Kammerkrake Handwerkskammer ( Koblenz ) schlägt erneut zu


Bereits im Augus 2011 berichtete KAMMERSPARTRAKUS über die unermässliche Raffgier der Handwerkskammer Koblenz. Um nicht als “Schwarzarbeiter” oder illegaler Unternehmer dazustehen und um entsprechenden Repressalien aus dem Weg zu gehen, meldete Alina Blicka ordnungsgemäß´beim zuständigen Ordnungsamt ein Kleingewerbe an. Schliesslich will Alina Blicka dem Staat nicht zur Last fallen und auch redlich Steuern zahlen.

Und da der sogenannte Datenschutz in diesem Lande nicht einmal das Papier wert ist, auf dem er geschrieben steht, werden Gewerbeanmeldungen der Ordnungsämter, wie im Übrigen auch die Einkommensergebnisse der Finanzämter automatisch an die “zuständige” Handwerkskammer oder auch IHK weitergeleitet.

Hier die Vorgeschichte:
Information zu meiner Handwerkskammergeschichte

Ich habe Anfang 2009 bei der Kreisverwaltung Cochem ein Kleingewerbe als Putzfrau angemeldet und hoffte damit den bürokratischen Anforderungen Genüge getan zu haben.

Am 30/03/2009 bekam ich ein Schreiben der Handwerkskammer Koblenz mit der Information dass ich ein zulassungsfreies Handwerk betreibe und somit der Eintragung in das Register der zulassungsfreien Handwerke unterliege. Für diese Eintragung würden Kosten für mich entstehen. … weiterlesen.

Nun bekam Frau Blicka wiederholt Post von ihrer ach so geliebten Handwerkskammer. Ihre kurze Stellungnahme auf KAMMERSPARTAKUS:

Habe nun meine wohlverdiente Strafe (wegen Aufrührigkeit) von der HWK Koblenz in Form einer Ankündigung der Zwangsvollstreckung (196,22 Euros) erhalten. Das macht mich noch wiederspenstiger. Mit diesem Kammerwahnsinn, (Gründungsjahr 1934) (sic) muss nun Schluss gemacht werden. Wir sind keine Milchkühe.

MfG.

Alina Bilicka

P.S.: Ich zahle nicht

Und selbstverständlich ist dies kein Einzelfall. Selbst Hartz IV-Empfänger, die ein Gewerbe angemeldet haben, also Betriebe, die aufgrund schlechter wirtschaftlicher Situationen auf staatliche Unterstützung zurückgreifen müssen werden von den Zwangskammern unbarmherzig ausgesaugt. Es muss sich darum niemand schämen. Grosskonzerne und Banken bekommen Millionen, gar Milliarden in den, entschuldigung, Arsch gepustet. Warum soll also ein kleiner Gewerbetreibender nicht auch auf sein Recht pochen?

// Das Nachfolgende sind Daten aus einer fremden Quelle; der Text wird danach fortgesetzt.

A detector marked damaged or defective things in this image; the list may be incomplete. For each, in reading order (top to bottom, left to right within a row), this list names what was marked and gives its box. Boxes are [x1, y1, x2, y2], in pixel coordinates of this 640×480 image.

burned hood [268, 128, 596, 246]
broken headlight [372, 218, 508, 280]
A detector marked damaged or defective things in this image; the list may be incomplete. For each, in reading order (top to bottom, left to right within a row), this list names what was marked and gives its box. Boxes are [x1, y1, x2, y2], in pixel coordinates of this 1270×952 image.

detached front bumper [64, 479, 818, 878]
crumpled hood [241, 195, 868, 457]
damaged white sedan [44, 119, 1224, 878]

Wie ein “kleiner” Eismann, der unterhalb des Existenzminimums lebte, von der Handwerkskammer Rheinhessen in den “Ruin” getrieben wurde, lesen Sie bitte hier.

Die Zwangskammern sind als überflüssige Vereine einfach skrupellose existenzvernichtende bürokratische Kraken! Mehr nicht!

Und wenn von den Zwangskammern als “gesetzlich legalisierte Mafia” gescprochen wird, so ist dies doch wohl der eindeutige Beweis dafür.

Aber:

Selbst Kammerfunktionäre sprechen sich schon öffentlich gegen die verfilzten und verkrusteten Strukturen, sowie den Kammerzwang aus.

Was unter den eigenen Reihen natürlich nicht gern´gesehen und gehört wird. Wer die verfilzten Seilschaftennder Handwerkskammern “angreift” wird “kalt” gestellt.

Zustände wie in der ehemaligen DDR – Erich Honnecker lässt grüssen-

Aber was verlangen wir auch von dieser Regierung? Der gute alte Erich hat uns ja Frau Merkel hinterlassen.

Eine Bundeskanzlerin, die vor der Wende noch den Westen verteufelte, 1991 in einem Interview sogar zugab “Ich war gerne in der FDJ”.
Eine Frau die von anderen fordert Ihre Stasivergangenheit zu veröffentlichen. Ihre Akten jedoch hinter dicken Panzerschränken sicher aufbewahrt.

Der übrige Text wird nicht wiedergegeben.